= Al-Mu'min (Islamic figure) =

Minor figure mentioned in the Qur'an

Al-Mu'min (المُؤْمِنٌ), also known as Rajulun Mu'minun min Āl Fir'awn (رَجُلٌ مُؤْمِنٌ مِنْ آلِ فِرْعَوْنَ), is a name given to a brief but distinguished unnamed figure mentioned in Surat Ghafir, the 40th chapter (surah) of the Qur'an. The believer is mentioned to be from the people of the Pharaoh but supported Moses' mission while hiding his faith. Over many centuries, many interpretations of this figure emerged among Islamic theologians including Ibn Kathir.

== In the Qur'an ==
Al-Mu'min is mentioned in only three verses, 28 to 30. Starting from the 23rd verse, the chapter discusses an incident in Moses' life when Pharaoh, Haman, and Korah rejected him despite coming at them with evidence. The Pharaoh said he wanted to kill Moses for turning himself to Allah until the believer confronted him:

 ۝A believing man from Pharaoh’s people, who was hiding his faith, argued, “Will you kill a man for saying: ‘My Lord is Allah,’ while he has in fact come to you with clear proofs from your Lord? If he is a liar, it will be to his own loss. But if he is truthful, then you will be afflicted with some of what he is threatening you with. Surely Allah does not guide whoever is a transgressor, a total liar.
 ۝O my people! Authority belongs to you today, reigning supreme in the land. But who would help us against the torment of Allah, if it were to befall us?” Pharaoh assured, “I am telling you only what I believe, and I am leading you only to the way of guidance.”
 ۝And the man who believed cautioned, “O my people! I truly fear for you the doom of ˹earlier˺ enemy forces—

== Interpretations ==
Chronologically in Islam, he was among the first to believe from the people of Moses. He is believed to have lived among the family of Pharaoh, but his allegiance was not to him, but rather to God through obedience. The believer's name is not given nor is his position, yet he played an important role in the narrative by saving Moses' life through negotiations with the Pharaoh, who discussed the idea of killing Moses because of his faith. However, the believer kept his faith from the Pharaoh a secret.
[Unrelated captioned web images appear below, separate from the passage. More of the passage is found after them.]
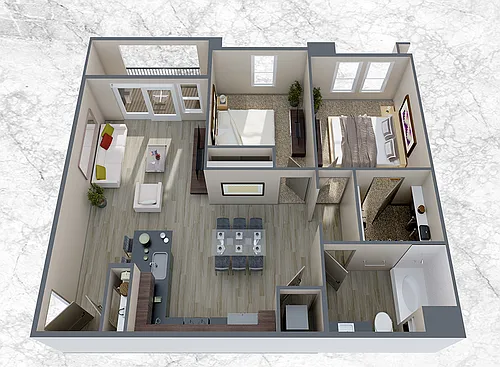 Floor plan 2x1 B1 ALT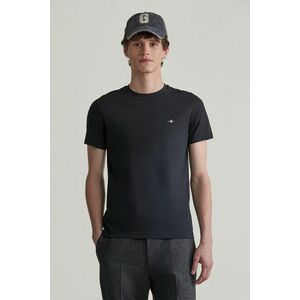 PÓLÓ GANT SLIM SHIELD SS T-SHIRT BLACK kép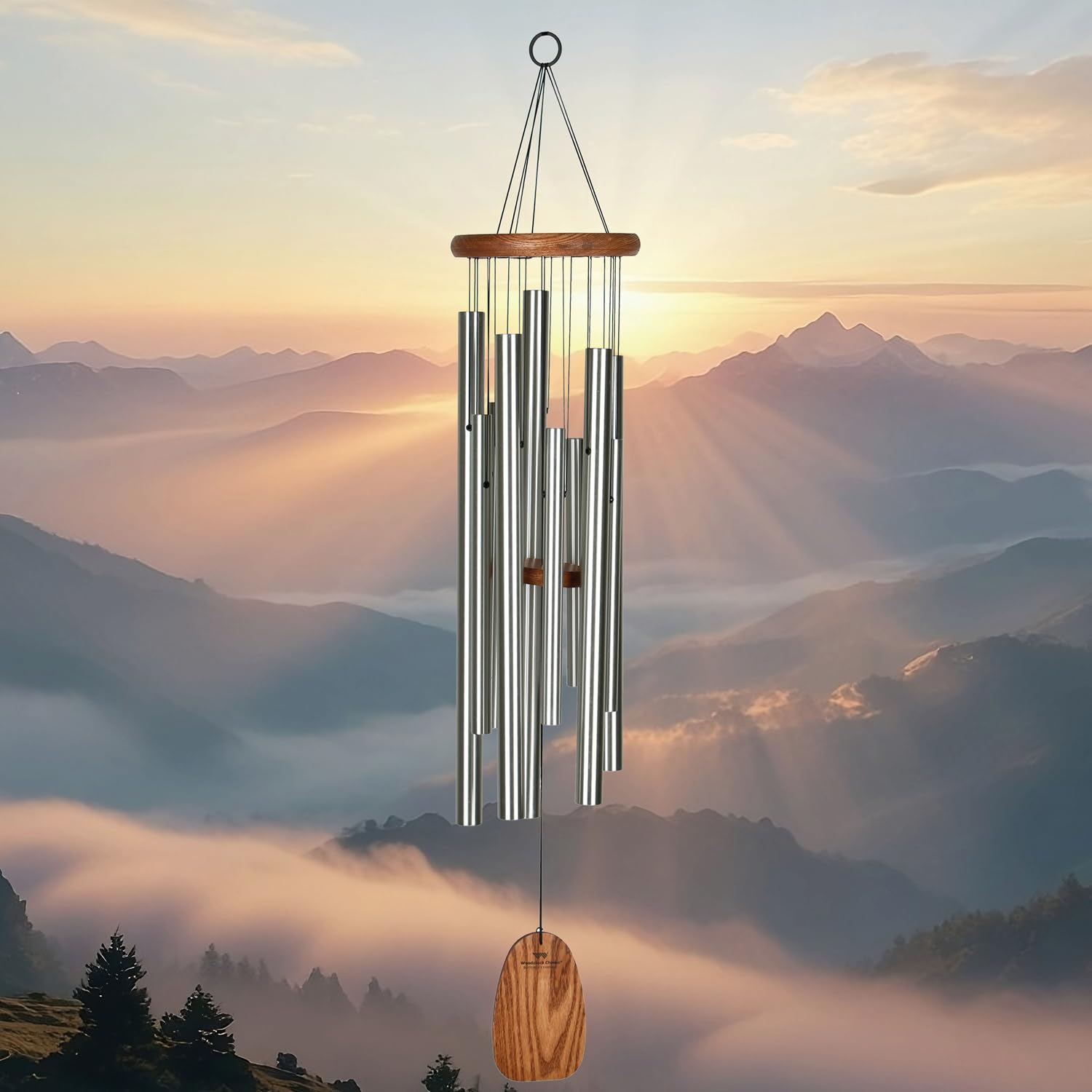 Woodstock Windspiel Magical Mystery, Silber, 99,0 cm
Qur'anic exegete al-Suddī interpreted the believer to be a family member of the Pharaoh, specifically his cousin. A position that al-Tabari preferred and rejected the statement of that the believer was an Israelite because Pharaoh listened to him and refrained from killing him. Had he been an Israelite, he would have been swiftly punished, since he was one of them.